I’ve never before heard so many whip-poor-wills at one time, and never before heard them with a chorus of nighthawks. But apparently the early colonists did—Whip-poor-wills weren’t even identified as a separate species until the early 1800s. Superficially they look a lot like nighthawks, with their muted colors, soft plumage, and huge eyes. Both species have a tiny, fragile beak at the front of a mouth so huge that it gave these birds their popular family name—goatsuckers. The capacious mouth may look capable of suckling on goats, but in reality is used only for catching flying insects, their only source of food.

To distinguish the species, Whip-poor-wills have rounded, rather than pointed, wings, and rectal bristles—stiff feathers along the outer corners of their mouths that make their already huge mouths even huger, giving them a bigger target for catching moths and other insects. Perhaps the longer, more pointed wings of nighthawks make them better aims, or there may be some other reason that they lack these bristles.

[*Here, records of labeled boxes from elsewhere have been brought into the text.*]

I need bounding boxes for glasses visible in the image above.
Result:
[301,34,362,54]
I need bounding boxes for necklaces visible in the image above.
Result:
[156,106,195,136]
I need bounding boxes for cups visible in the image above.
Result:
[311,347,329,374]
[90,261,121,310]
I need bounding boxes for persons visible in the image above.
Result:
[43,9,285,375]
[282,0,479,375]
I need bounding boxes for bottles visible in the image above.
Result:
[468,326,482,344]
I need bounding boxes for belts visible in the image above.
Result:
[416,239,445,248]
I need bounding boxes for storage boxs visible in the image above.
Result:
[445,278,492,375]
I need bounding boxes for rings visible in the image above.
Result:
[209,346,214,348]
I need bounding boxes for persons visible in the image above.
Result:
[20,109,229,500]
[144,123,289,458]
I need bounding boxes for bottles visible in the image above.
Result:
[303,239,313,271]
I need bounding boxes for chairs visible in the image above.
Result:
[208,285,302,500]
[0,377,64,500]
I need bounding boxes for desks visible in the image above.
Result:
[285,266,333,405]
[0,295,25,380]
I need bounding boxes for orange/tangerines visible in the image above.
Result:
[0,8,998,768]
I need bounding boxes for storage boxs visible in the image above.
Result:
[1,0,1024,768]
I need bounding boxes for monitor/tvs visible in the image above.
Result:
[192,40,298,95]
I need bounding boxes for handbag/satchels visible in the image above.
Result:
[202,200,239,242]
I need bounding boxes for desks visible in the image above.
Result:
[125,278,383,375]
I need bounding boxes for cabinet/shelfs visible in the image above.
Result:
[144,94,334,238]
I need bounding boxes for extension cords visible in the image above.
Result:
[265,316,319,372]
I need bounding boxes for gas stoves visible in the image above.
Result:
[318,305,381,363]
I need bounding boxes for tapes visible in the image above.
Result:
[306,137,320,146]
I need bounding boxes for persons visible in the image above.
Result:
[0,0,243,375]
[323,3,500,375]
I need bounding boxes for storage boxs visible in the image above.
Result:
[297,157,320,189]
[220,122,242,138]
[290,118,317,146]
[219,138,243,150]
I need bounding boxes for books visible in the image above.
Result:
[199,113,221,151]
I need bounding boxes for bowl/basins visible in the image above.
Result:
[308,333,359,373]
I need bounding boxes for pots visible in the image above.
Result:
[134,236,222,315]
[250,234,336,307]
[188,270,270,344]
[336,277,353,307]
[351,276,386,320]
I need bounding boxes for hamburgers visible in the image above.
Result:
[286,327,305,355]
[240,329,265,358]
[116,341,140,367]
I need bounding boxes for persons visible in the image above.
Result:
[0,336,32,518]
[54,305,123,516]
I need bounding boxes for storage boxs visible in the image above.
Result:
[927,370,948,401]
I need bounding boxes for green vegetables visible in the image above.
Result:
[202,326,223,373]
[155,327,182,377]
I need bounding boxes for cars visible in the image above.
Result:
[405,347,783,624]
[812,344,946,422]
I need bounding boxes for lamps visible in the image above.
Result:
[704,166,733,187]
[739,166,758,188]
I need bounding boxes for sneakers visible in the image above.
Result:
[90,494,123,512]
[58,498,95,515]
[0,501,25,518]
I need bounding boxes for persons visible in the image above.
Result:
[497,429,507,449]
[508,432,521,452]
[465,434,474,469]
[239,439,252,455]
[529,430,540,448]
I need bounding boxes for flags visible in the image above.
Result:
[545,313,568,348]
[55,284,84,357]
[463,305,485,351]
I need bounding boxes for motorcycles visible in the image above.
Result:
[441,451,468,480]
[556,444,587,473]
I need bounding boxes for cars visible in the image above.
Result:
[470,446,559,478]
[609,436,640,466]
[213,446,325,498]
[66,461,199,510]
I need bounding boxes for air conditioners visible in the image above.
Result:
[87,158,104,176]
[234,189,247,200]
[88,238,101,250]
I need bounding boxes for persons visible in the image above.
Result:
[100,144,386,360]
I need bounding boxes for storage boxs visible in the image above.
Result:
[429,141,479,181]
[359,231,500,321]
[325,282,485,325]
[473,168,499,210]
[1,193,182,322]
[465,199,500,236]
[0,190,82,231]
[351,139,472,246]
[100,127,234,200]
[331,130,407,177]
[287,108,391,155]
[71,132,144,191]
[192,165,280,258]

Whip-poor-wills and nighthawks both nest on the ground. Nighthawks also nest on rooftops, though this habit seems to be literally dying out in areas with burgeoning crow populations. Both species are declining, as I’ve noticed directly. I’ve always had trouble finding good Whip-poor-will areas, and never heard more than one bird at a time until I found Shannon Lake. And though nighthawks used to be quite common flying over downtown Duluth, UMD, and the College of St. Scholastica, where flat top roofs abound, in recent years they’ve been almost impossible to see or hear in these areas. So it was with great joy that we not only heard them making their nasal peenting sound, but also saw and heard them diving straight for the ground and fluttering off just a foot or two before impact with a weird booming call that almost sounds like it’s gasping at the close call.

So although in most places nighthawks and whip-poor-wills seem to be in trouble, they’re apparently doing quite well at Shannon Lake. And listening to the recordings I made that night will help me recapture the splendor and joy of that lovely evening. Of course, hearing the buzzing mosquitoes that swarmed about my microphone will recapture another element of that otherwise splendid experience.